Las tarjetas amarilla y roja son hoy un elemento indispensable en cualquier partido de fútbol. Basta con que el árbitro las muestre para que jugadores, entrenadores y aficionados entiendan de inmediato el mensaje. Sin embargo, este sistema no existió desde los inicios del deporte y nació como respuesta a una serie de episodios que evidenciaron la necesidad de establecer sanciones claras dentro del campo de juego. Violentos enfrentamientos, expulsiones rodeadas de polémica e incluso problemas de comunicación entre árbitros y futbolistas marcaron el camino hacia una solución que cambiaría para siempre la historia del fútbol. Detrás de la idea de las tarjetas estuvo un árbitro inglés, que encontró la inspiración al observar un semáforo mientras conducía por una calle de Londres.
¿CÓMO NACIERON LAS TARJETAS AMARILLA Y ROJA?

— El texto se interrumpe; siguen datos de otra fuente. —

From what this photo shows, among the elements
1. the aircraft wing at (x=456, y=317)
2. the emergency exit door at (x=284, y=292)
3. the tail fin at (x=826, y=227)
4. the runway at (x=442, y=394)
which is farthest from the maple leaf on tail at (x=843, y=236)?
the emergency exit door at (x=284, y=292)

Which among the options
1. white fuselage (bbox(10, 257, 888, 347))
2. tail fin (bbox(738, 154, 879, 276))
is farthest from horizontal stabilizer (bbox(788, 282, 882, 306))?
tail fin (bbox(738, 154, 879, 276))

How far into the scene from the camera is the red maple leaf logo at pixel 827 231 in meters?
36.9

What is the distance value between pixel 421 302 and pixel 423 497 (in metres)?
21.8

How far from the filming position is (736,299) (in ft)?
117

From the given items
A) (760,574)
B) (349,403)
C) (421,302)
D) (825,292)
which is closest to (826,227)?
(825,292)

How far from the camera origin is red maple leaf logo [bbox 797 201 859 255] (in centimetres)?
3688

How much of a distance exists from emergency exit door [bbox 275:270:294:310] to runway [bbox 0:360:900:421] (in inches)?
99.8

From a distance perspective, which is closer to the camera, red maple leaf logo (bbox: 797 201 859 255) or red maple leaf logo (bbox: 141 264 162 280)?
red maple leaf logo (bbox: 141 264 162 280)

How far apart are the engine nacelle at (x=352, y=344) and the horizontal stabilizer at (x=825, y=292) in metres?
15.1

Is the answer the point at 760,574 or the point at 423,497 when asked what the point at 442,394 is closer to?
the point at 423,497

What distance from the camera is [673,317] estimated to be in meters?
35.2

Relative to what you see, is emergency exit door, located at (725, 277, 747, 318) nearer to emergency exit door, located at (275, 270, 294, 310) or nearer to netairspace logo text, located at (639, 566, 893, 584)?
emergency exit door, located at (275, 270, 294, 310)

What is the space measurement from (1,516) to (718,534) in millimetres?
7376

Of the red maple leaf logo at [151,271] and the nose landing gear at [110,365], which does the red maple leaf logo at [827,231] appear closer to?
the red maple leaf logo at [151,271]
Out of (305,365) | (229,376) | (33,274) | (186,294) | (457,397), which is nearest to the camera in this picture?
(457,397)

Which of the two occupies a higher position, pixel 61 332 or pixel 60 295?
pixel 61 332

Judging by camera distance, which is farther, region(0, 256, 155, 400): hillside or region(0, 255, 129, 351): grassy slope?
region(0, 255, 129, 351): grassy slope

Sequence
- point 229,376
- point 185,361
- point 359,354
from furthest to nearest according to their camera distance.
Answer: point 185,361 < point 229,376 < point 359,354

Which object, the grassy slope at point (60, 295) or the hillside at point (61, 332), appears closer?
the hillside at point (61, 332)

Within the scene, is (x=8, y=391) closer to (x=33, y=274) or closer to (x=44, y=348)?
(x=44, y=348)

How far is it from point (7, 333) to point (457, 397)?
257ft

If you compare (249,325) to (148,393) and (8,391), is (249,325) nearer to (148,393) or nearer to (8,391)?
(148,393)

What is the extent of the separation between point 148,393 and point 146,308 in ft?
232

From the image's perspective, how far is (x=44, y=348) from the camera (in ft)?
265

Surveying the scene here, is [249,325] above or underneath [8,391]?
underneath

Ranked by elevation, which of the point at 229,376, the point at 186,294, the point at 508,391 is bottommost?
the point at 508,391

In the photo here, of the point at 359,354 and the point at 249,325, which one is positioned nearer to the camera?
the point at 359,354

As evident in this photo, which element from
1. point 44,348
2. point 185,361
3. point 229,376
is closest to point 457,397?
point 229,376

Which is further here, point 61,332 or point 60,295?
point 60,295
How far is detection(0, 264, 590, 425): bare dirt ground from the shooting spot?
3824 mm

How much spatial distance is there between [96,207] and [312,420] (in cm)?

La idea que dio origen a las tarjetas surgió lejos de un estadio. Mientras recorría una calle de Londres, el árbitro inglés Kenneth George Aston observó un semáforo y encontró una solución sencilla para uno los problemas del fútbol de aquel entonces. La luz amarilla le hizo pensar en una advertencia, mientras que la roja representaba la expulsión inmediata del terreno de juego.
Años después recordó ese momento con una frase que resumía el nacimiento del sistema: “Amarillo, puedes aún pasar; rojo, significa alto, fuera del terreno”. Aquella asociación permitió crear un lenguaje visual que cualquier futbolista podía comprender al instante, sin importar su idioma o nacionalidad, y sentó las bases de una de las reglas más reconocidas del deporte.

¿POR QUÉ EL FÚTBOL NECESITABA UN SISTEMA COMO ESTE?
La creación de las tarjetas fue la respuesta a una etapa en la que la violencia se había convertido en una constante dentro de los partidos. Por ejemplo, el Mundial de Chile 1962 dejó imágenes de futbolistas lesionados, golpes, fracturas y encuentros marcados por el juego brusco. El caso más recordado fue el duelo entre Chile e Italia, conocido como “La Batalla de Santiago”, donde hubo patadas, puñetazos e incluso intervención policial. Kenneth Aston, encargado de impartir justicia ese día, llegó a decir: “En Santiago me limité casi a contar los puntos de las maniobras militares del campo, mi función no recordó para nada las tareas de un árbitro”.
Cuatro años después, otro episodio terminó de convencer a Aston de que hacía falta un sistema universal. En los cuartos de final del Mundial de 1966, el árbitro alemán Rudolf Kreitlein expulsó al argentino Antonio Rattín tras interpretar que lo había insultado, pese a que ninguno hablaba el idioma del otro. La confusión obligó a detener el partido durante más de diez minutos hasta que un traductor ingresó al campo para explicar la decisión. Aquellos hechos dejaron en evidencia que las sanciones no podían depender únicamente de explicaciones verbales.
¿CUÁNDO SE INCORPORÓ EL SISTEMA DE TARJETAS?
La propuesta de Kenneth Aston fue adoptada oficialmente por la FIFA y debutó en el Mundial de México 1970, convirtiéndolo desde entonces en una herramienta esencial para que los árbitros puedan advertir y expulsar jugadores de forma clara y comprensible en cualquier parte del mundo, según informa la plataforma BBC.
Aunque Kenneth Aston falleció en 2001 a los 86 años, su memoria perdurará por dejar un legado que transformó para siempre el arbitraje.